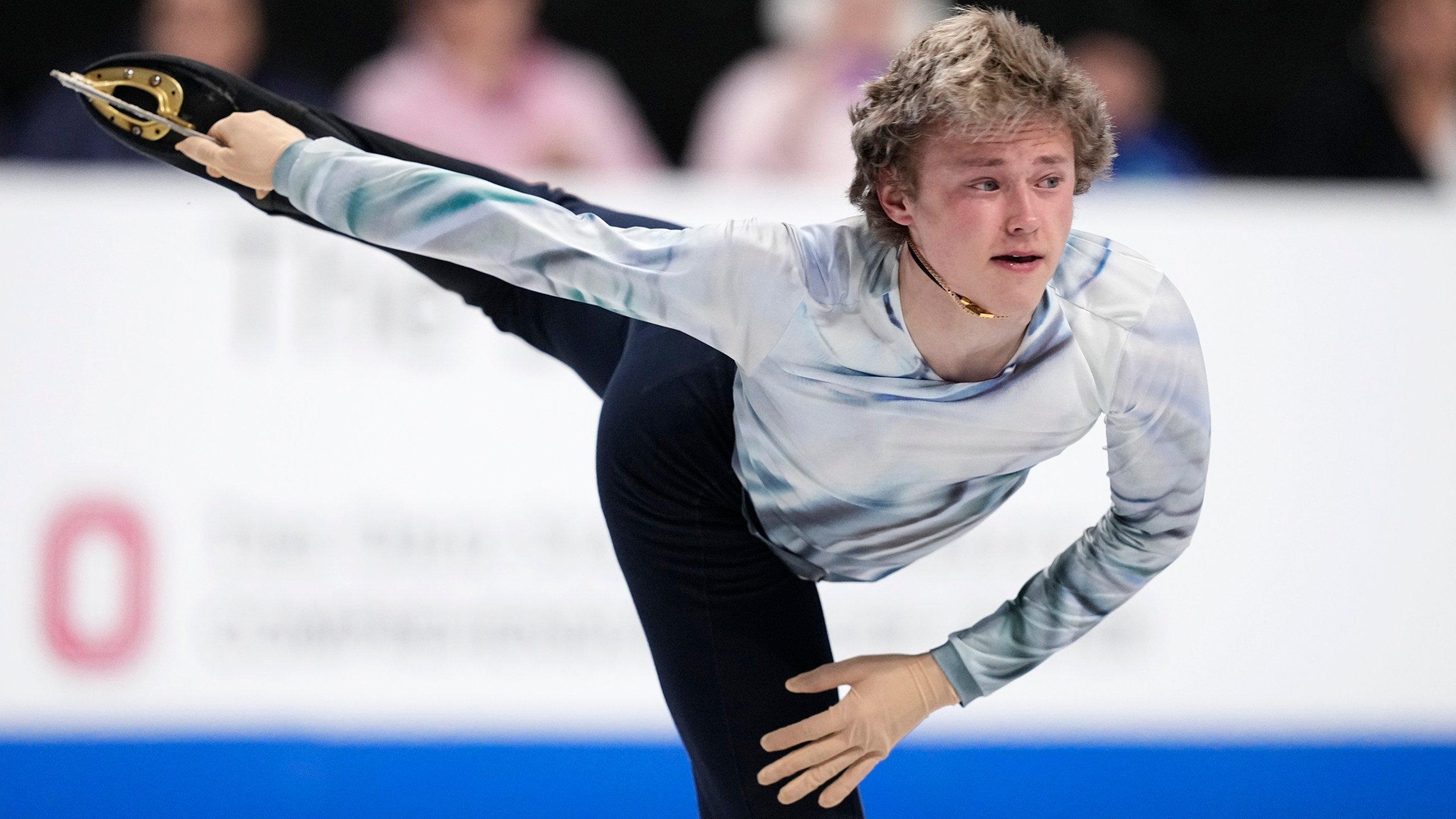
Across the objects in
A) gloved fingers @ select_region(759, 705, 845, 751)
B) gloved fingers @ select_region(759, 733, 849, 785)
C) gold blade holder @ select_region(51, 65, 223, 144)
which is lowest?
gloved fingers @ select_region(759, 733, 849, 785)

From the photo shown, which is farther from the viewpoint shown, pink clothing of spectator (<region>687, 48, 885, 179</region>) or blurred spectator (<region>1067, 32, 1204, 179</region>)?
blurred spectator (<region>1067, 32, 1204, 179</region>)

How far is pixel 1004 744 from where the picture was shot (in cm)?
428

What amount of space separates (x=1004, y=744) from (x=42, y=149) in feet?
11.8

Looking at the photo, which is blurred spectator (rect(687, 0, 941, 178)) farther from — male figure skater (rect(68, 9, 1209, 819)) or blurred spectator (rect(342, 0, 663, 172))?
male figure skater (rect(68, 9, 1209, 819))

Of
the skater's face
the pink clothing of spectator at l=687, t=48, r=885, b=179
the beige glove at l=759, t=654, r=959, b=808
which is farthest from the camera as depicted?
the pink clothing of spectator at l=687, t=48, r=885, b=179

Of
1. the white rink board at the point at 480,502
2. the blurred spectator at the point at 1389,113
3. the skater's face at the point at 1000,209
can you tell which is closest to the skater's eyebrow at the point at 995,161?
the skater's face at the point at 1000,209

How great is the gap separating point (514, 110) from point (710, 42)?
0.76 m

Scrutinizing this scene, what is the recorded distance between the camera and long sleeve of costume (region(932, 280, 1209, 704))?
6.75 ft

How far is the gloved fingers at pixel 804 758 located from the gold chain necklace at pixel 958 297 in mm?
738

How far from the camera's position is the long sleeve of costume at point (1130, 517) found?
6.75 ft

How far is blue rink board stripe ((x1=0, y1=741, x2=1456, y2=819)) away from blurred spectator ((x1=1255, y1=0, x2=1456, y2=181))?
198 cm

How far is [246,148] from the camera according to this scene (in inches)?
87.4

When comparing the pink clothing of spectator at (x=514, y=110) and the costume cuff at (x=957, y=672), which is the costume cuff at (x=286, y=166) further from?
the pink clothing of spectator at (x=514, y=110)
==
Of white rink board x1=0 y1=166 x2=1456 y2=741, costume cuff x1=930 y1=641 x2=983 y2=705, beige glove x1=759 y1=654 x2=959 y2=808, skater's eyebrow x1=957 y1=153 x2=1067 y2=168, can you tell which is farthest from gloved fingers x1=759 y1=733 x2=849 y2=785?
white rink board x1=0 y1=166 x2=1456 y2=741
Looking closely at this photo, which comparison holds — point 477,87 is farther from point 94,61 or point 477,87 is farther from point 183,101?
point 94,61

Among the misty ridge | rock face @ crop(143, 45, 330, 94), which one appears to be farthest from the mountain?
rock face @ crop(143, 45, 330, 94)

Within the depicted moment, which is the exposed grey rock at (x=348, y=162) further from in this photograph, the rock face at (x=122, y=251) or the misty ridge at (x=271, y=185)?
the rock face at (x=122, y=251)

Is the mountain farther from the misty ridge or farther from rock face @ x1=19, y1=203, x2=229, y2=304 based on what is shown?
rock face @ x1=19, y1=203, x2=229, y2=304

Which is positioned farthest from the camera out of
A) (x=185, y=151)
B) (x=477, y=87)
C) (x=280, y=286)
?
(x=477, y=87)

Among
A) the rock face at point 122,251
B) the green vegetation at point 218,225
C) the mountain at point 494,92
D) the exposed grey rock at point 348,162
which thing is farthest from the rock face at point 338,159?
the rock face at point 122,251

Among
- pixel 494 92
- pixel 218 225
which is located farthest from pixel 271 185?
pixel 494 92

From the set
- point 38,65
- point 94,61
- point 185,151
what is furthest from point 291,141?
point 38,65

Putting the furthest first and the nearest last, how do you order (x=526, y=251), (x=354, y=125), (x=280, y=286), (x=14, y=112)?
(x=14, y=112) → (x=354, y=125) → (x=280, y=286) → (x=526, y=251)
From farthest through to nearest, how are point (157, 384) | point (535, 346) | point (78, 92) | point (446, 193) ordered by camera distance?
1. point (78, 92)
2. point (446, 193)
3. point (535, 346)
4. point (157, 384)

*Given request*. Please report how many lines of the records above contain the word "nearest", counting case, and give only the number.

*Expected answer*. 2